Jérôme Fourquet me contredira peut-être, mais je crois qu'il y a une très faible attirance de l'électeur Front de Gauche, par exemple, ou d'extrême gauche pour le Front National, pour une raison assez simple, c'est que ce sont des électeurs très politiques, qui ont une vision du monde très ferme, et qui sont donc beaucoup moins susceptibles que d'autres secteurs électoraux de pencher du côté du Front National. Après, vous avez toujours des destins. L'histoire de France est pleine de destins individuels, du type d'Oriot, passer du parti communiste au fascisme, mais ça, c'est des cas, on va dire, beaucoup plus particuliers. La dernière question, Béatrice.

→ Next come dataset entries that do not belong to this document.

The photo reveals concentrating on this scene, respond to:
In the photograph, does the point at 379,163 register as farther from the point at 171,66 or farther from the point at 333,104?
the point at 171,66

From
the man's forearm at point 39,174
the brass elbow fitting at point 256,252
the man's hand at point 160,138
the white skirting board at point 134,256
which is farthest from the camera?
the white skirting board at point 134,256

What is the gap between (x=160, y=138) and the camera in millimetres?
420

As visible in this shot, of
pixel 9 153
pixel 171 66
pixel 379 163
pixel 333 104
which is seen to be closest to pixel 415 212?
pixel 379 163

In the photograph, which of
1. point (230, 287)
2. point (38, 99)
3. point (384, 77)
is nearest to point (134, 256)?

La faiblesse du Front National n'est-elle pas surtout dans ses propositions économiques ?

8:00
Présentateur

Oui, en grande partie, et surtout sa crédibilité économique, c'est-à-dire que le discours économique qui consiste à dire « on sort de l'euro et tout ira bien par un coup de baguette magique », personne n'y croit. Donc, il y a un gros travail au moins de pédagogie et pour étoffer le programme économique.

8:15
Invité

Merci beaucoup à tous les quatre. Merci d'avoir participé à cette première émission du samedi pour C'est dans l'air. Merci à toute l'équipe qui a préparé l'émission. Lundi, vous retrouvez bien sûr Caroline Roux. Et dans un instant, la toute première, c'est la journée des nouveautés, la toute première de C'est l'Hebdo. Vous avez rendez-vous avec Anne-Élisabeth Lemoyne et toute son équipe. Ne manquez pas cette nouvelle émission. Je salue et souhaite bonne chance à Anne-Élisabeth. Très bonne soirée sur France 5.